• [Input records]:
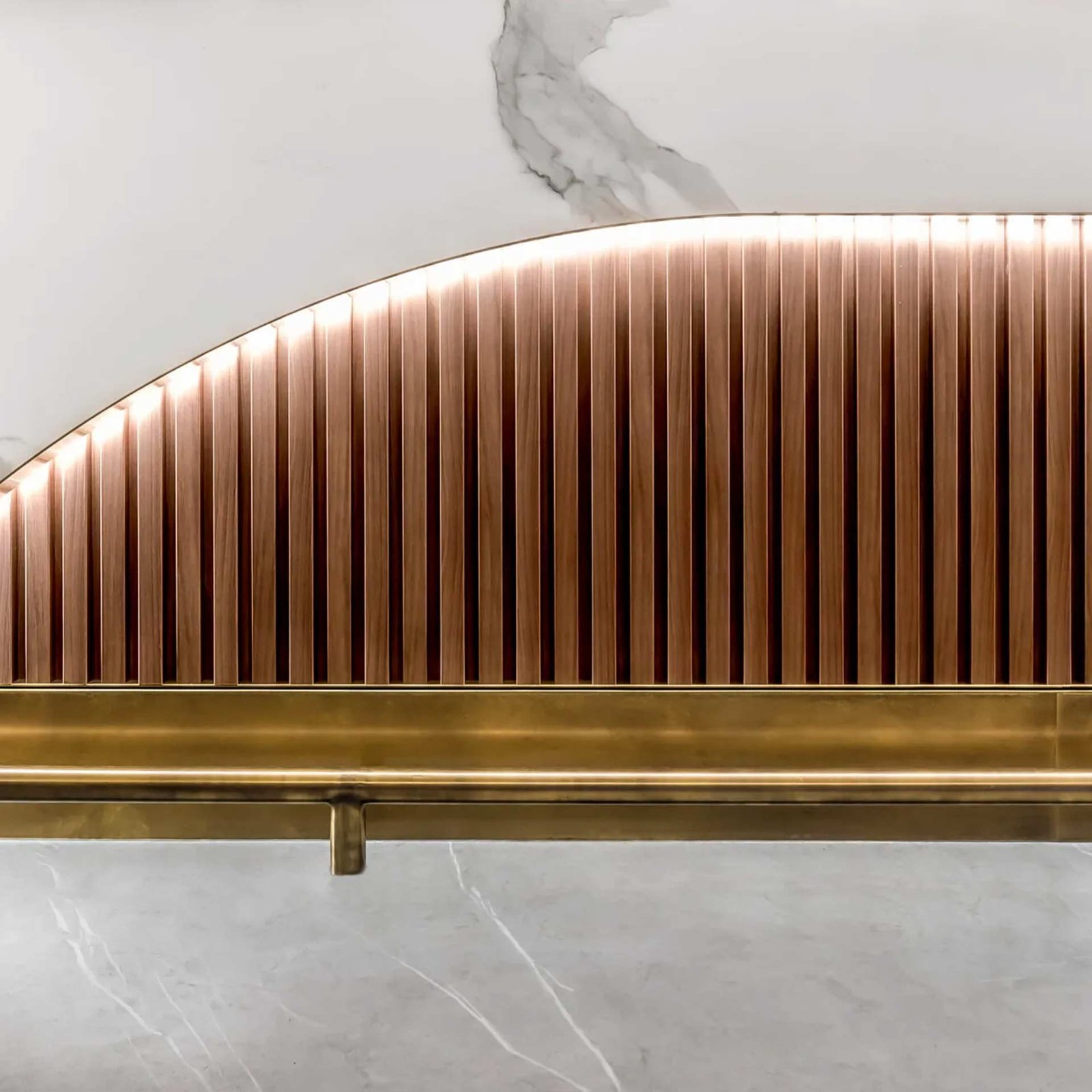 Polished brass handrail profile installed over fluted panels, part of a custom architectural brass & bronze project.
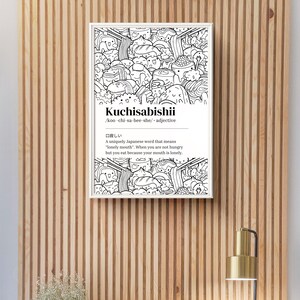 May include: A framed monochrome print featuring the word "Kuchisabishii" and its phonetic spelling. The print has a doodle-style illustration of food and characters. The definition of the Japanese word is also included.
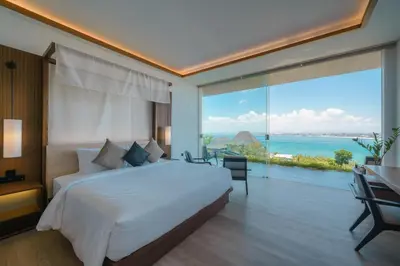 a bedroom with a bed and a large window at Beyond The Sea - Luxe Sea View Villa in Jimbaran in Jimbaran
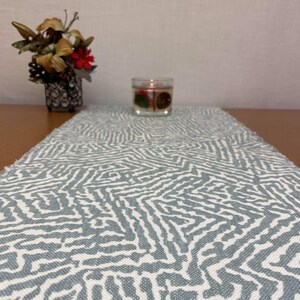 May include: A white table runner with a blue geometric pattern. The runner is made of a woven fabric and has a frayed edge. A clear glass candle holder with a lit candle is on the table runner.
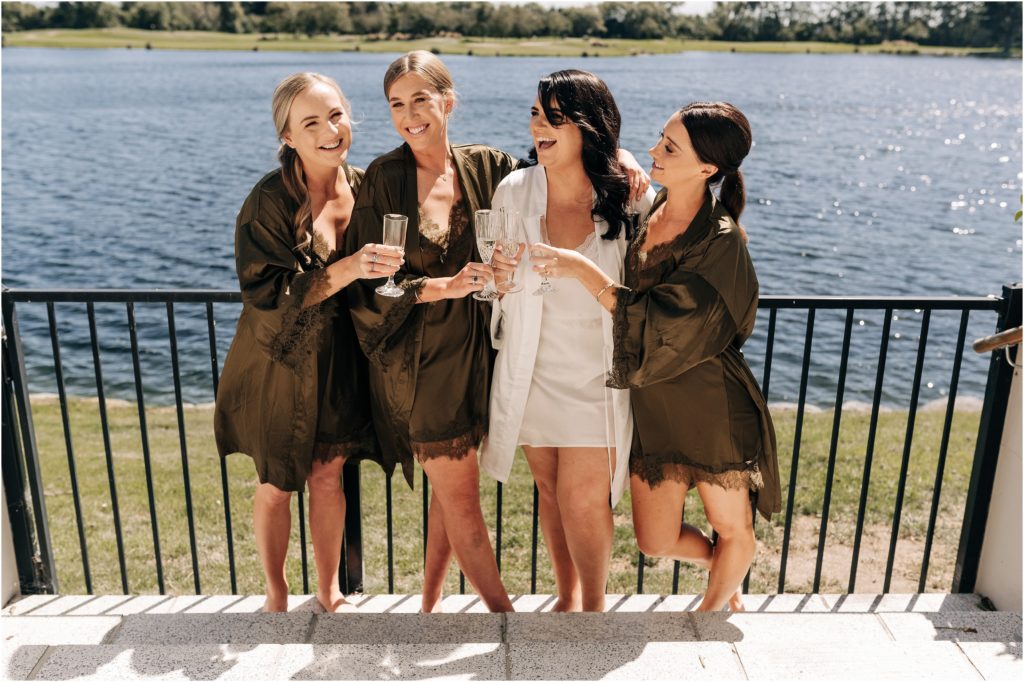 bride bridesmaids robes olive green clearwater christchurch wedding ellie haines loving ellies belly cheers champagne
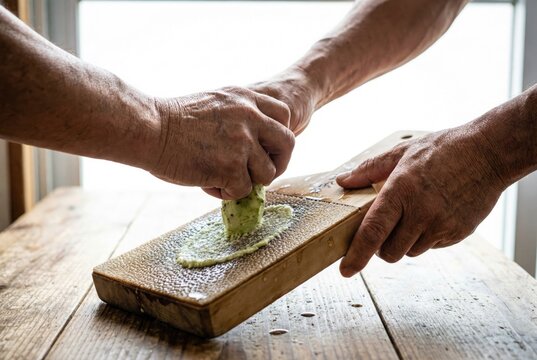Chef grating fresh green wasabi root on a traditional wooden shark skin grater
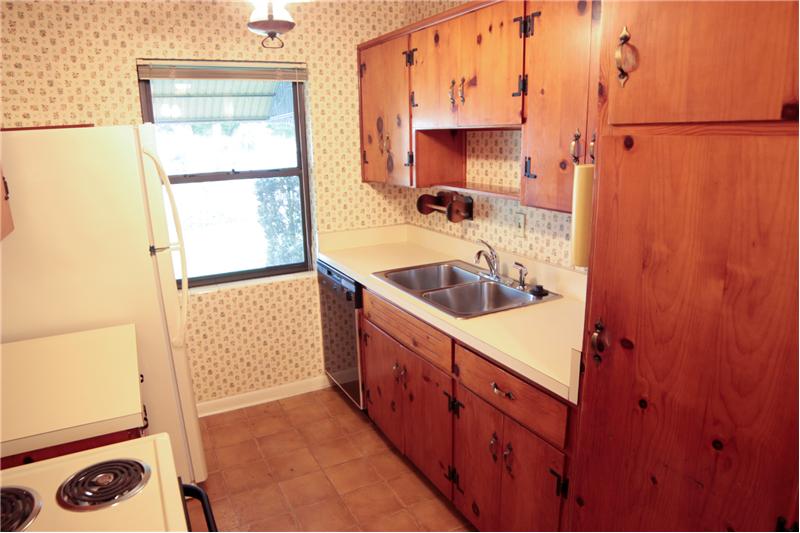 Kitchen with real wood cabinets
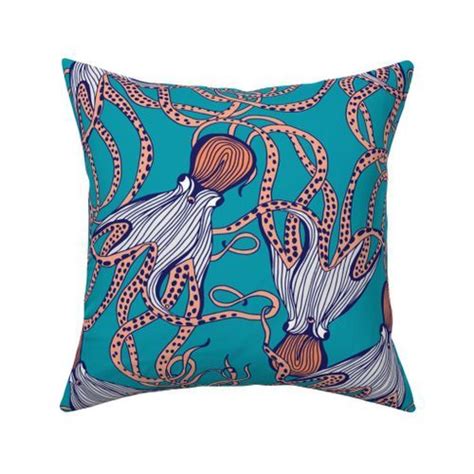 A Blue Pillow With An Octopus And Squid Design On The Front Sitting On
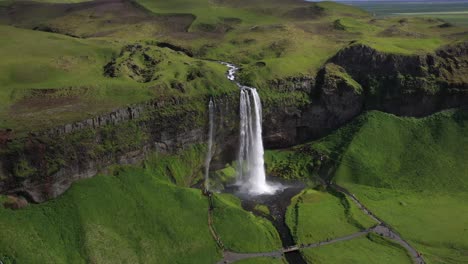 seljalandsfoss waterfalls in iceland with drone video stable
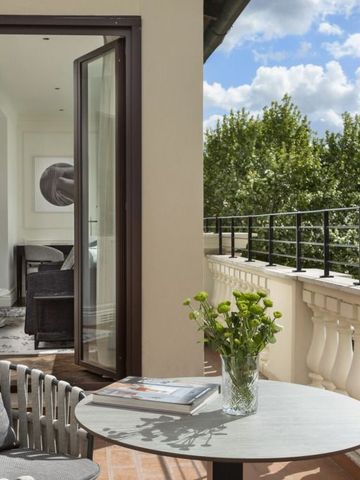 Terrasse mit Sitzgelegenheiten und Blick auf grüne Bäume unter blauem Himmel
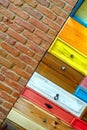 Colorful Wooden Drawer and Brick Wall Royalty Free Stock Photo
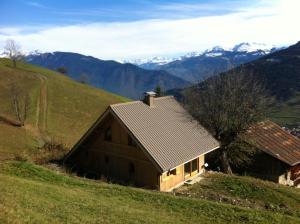 a barn on a hill with mountains in the background at Chalet de 4 chambres avec jardin amenage a Les Avanchers Valmorel a 7 km des pistes in Les Avanchers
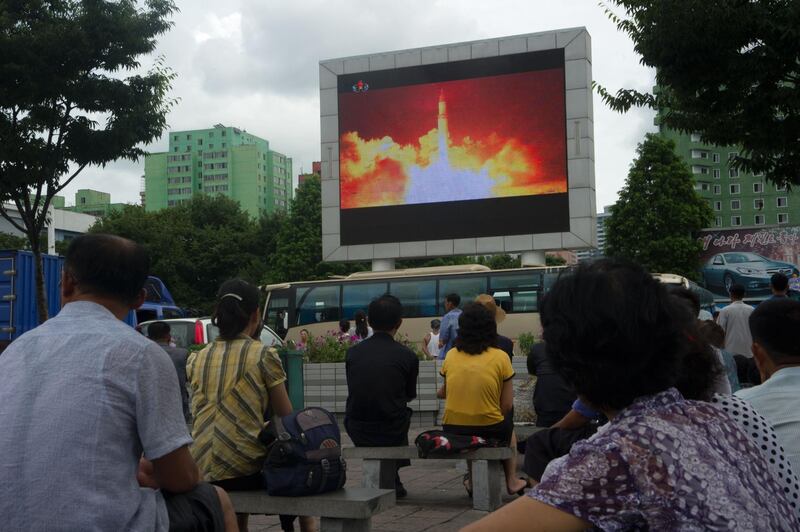 (FILES) This file photo taken on July 29, 2017 shows people watching as coverage of an ICBM missile test is displayed on a screen in a public square in Pyongyang.
North Korea slammed fresh UN sanctions imposed over its missile tests as an "act of war" on December 24, 2017, its first response to the latest diplomatic move to punish Pyongyang's ever-accelerating weapons drive.  / AFP PHOTO / Kim Won-Jin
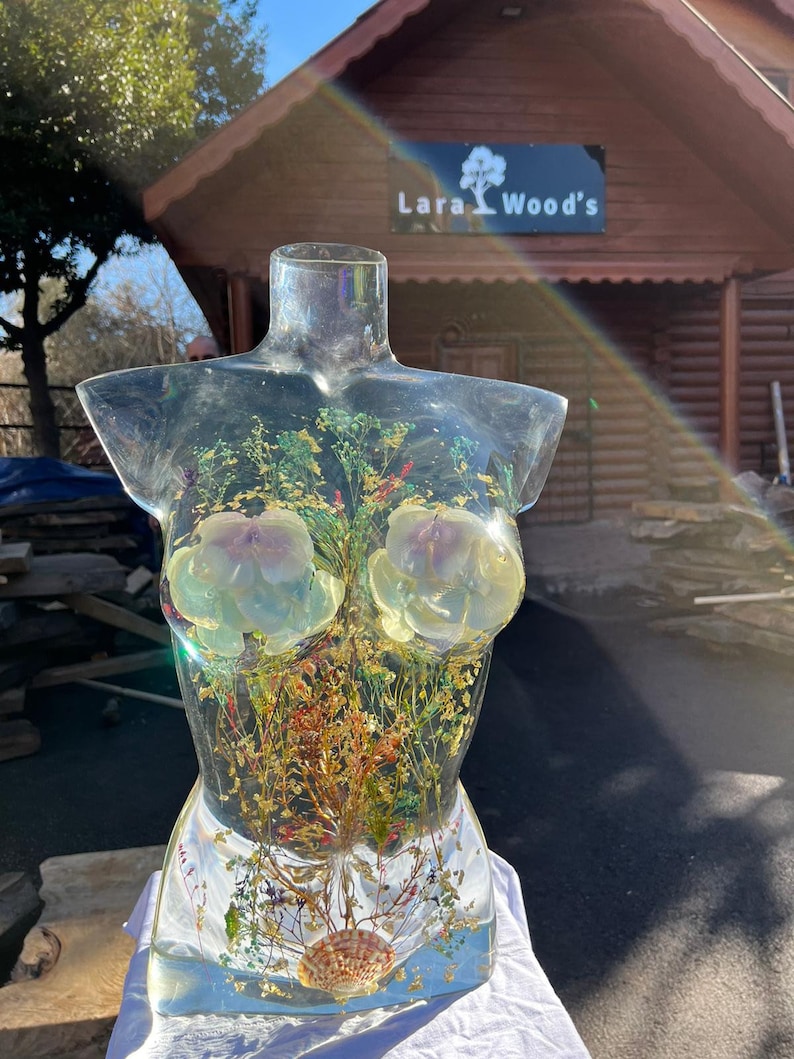 Puede incluir: Una escultura de torso de resina transparente con flores secas, hojas y una concha incrustadas. La escultura presenta dos grandes acentos florales de color claro y detalles de pan de oro. La escultura se exhibe sobre una superficie blanca.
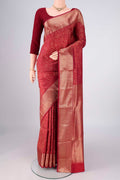 Maroon Soft Silk Saree with Zari Brocade on the body and Zari Border.  displayed on a mannequin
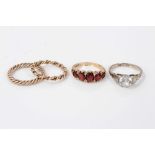 Gold (9ct) garnet ring and three other rings (4)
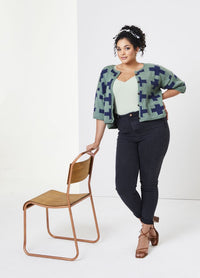Woman wearing a patterned cardigan and jeans stands confidently next to a wooden chair against a plain backdrop, conveying a casual and poised mood.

• [Directions for this task]: An exact copy of all the lines above is required, with the pictures removed.

• [Exercise output]:
 Polished brass handrail profile installed over fluted panels, part of a custom architectural brass & bronze project.
 May include: A framed monochrome print featuring the word "Kuchisabishii" and its phonetic spelling. The print has a doodle-style illustration of food and characters. The definition of the Japanese word is also included.
 a bedroom with a bed and a large window at Beyond The Sea - Luxe Sea View Villa in Jimbaran in Jimbaran
 May include: A white table runner with a blue geometric pattern. The runner is made of a woven fabric and has a frayed edge. A clear glass candle holder with a lit candle is on the table runner.
 bride bridesmaids robes olive green clearwater christchurch wedding ellie haines loving ellies belly cheers champagne
Chef grating fresh green wasabi root on a traditional wooden shark skin grater
 Kitchen with real wood cabinets
 A Blue Pillow With An Octopus And Squid Design On The Front Sitting On
 seljalandsfoss waterfalls in iceland with drone video stable
 Terrasse mit Sitzgelegenheiten und Blick auf grüne Bäume unter blauem Himmel
 Colorful Wooden Drawer and Brick Wall Royalty Free Stock Photo
 a barn on a hill with mountains in the background at Chalet de 4 chambres avec jardin amenage a Les Avanchers Valmorel a 7 km des pistes in Les Avanchers
 (FILES) This file photo taken on July 29, 2017 shows people watching as coverage of an ICBM missile test is displayed on a screen in a public square in Pyongyang.
North Korea slammed fresh UN sanctions imposed over its missile tests as an "act of war" on December 24, 2017, its first response to the latest diplomatic move to punish Pyongyang's ever-accelerating weapons drive.  / AFP PHOTO / Kim Won-Jin
 Puede incluir: Una escultura de torso de resina transparente con flores secas, hojas y una concha incrustadas. La escultura presenta dos grandes acentos florales de color claro y detalles de pan de oro. La escultura se exhibe sobre una superficie blanca.
 Maroon Soft Silk Saree with Zari Brocade on the body and Zari Border.  displayed on a mannequin
 Gold (9ct) garnet ring and three other rings (4)
Woman wearing a patterned cardigan and jeans stands confidently next to a wooden chair against a plain backdrop, conveying a casual and poised mood.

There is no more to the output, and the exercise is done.